■ Seçilen Metin ■

───

DELİLLERİN DEĞERLENDİRİLMESİ VE GEREKÇE:
Dava, ticari satımdan kaynaklı alacak istemine ilişkindir.
Taraflar arasındaki uyuşmazlık, davalı şirkette “satın alma süreç lideri” olarak çalışan …’ın, davacı tarafından dava konusu faturanın dayanağı olan 23.08.2012 tarihli fiyat teklif formu altındaki imzası ile taraflar arasında satış sözleşmesi ilişkisinin kurulup kurulmadığı, bu belgenin davalıyı bağlayıp bağlamadığı noktasında toplanmaktadır.
Davalı taraf geçerli bir sipariş olmadığı, teklif formunu imzalayanın şirket yetkilisi olmadığını ileri sürmüş ise de taraflar arasındaki numune alım-satımı olarak nitelendirilebilecek ilişkinin 25.04.2012 tarihli, 077709 numaralı toplam 6 adet kilide ilişkin irsaliyeli fatura ile başladığı, sonrasında 27.07.2012 tarihli satın alma sipariş formunun davalı adına, satın alma süreç lideri görev tanımıyla çalışan … tarafından imzalandığı, davalı çalışanı …’ın bu sipariş formu ile davalıya toplam 500,00 adet kilit ve kilit sistemi sipariş ettiği, bu sipariş formuna ilişkin ürünlerin 30.10.2012 ve 19.12.2012 tarihli irsaliyeli faturalar ile davalıya teslim edildiği, 27.07.2012 tarihli satın alma sipariş formundaki toplam ürün adedinin 500 olması ve bu sipariş formuna istinaden davacı tarafça gönderilen ürünlerin davalı tarafça itirazsız teslim alınarak, bedellerinin ödenmesi karşısında, davalı çalışanı …’ın numune sayısını aşar şekilde, dava konusu satımdan önce de davalı şirket adına ürün sipariş etme ve satın alma yetkisini kullandığı görülmüştür.
Dosya kapsamındaki yazı, belge ve bilgilere, yasaya uygun gerektirici nedenlere, ilk derece mahkemesi kararının gerekçesinde dayanılan delillerle, delillerin tartışılması sonucu maddi olay ve hukuki değerlendirmede usul ve yasaya aykırı bir yön bulunmamasına; incelemenin istinaf dilekçesinde belirtilen sebeplerle sınırlı olarak yapılıp, kamu düzenine herhangi bir aykırılığın da bulunmamasına, taraflar arasında satım ilişkisinin bulunduğunun, davacı tarafından teslim edilen malların bedellerinin ödenmediğinin, alınan bilirkişi raporunda dava konusu faturadaki malların adet, tür, fiyat yönünden 23/08/2012 tarihli fiyat teklifindeki mallara ürün kodu, ürün türü, adedi, birim fiyatı yönünden uygun olup olmadığının karşılaştırıldığında, yerinde incelenen ve sayımı yapılan malların fiyat teklifindeki mallar ve faturadaki mallar bakımından uyuştuğunun anlaşılmasına göre davalı vekilinin tüm istinaf itirazları yerinde görülmediğinden 6100 Sayılı HMK’nın 353/1,b.1 maddesi uyarınca istinaf başvurusunun esastan reddine karar vermek gerekmiştir.

───

■ İstenen İşlem ■
Seçilen metinde "DELİLLERİN DEĞERLENDİRİLMESİ VE" ile başlayıp "bağlamadığı noktasında toplanmaktadır." sözlerine kadar uzanan bölümü, bu sözler de dahil, olduğu gibi döndürün.

■ Verilen Bilgiler ■

───

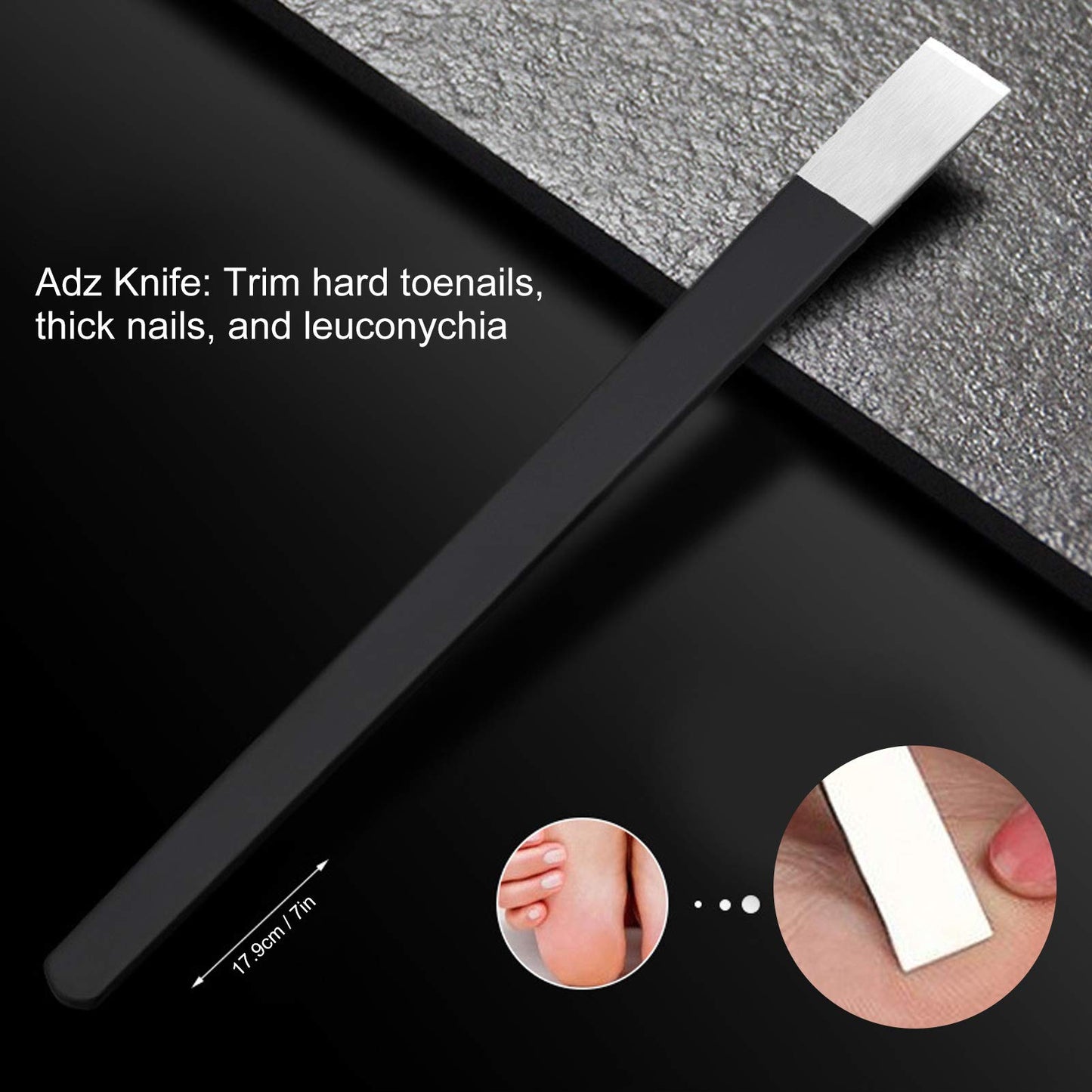Watris Veiyi 7PCS Pedicure Knife Set, Ingrown Toenail Removal Kit, Pedicure Callus Shaver Tools, Professional Foot Scraper, Steel Foot Care for Dead Skin Corn Foot Remover Foot File Rasp (7in)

───

■ Yanıt ■
DELİLLERİN DEĞERLENDİRİLMESİ VE GEREKÇE:
Dava, ticari satımdan kaynaklı alacak istemine ilişkindir.
Taraflar arasındaki uyuşmazlık, davalı şirkette “satın alma süreç lideri” olarak çalışan …’ın, davacı tarafından dava konusu faturanın dayanağı olan 23.08.2012 tarihli fiyat teklif formu altındaki imzası ile taraflar arasında satış sözleşmesi ilişkisinin kurulup kurulmadığı, bu belgenin davalıyı bağlayıp bağlamadığı noktasında toplanmaktadır.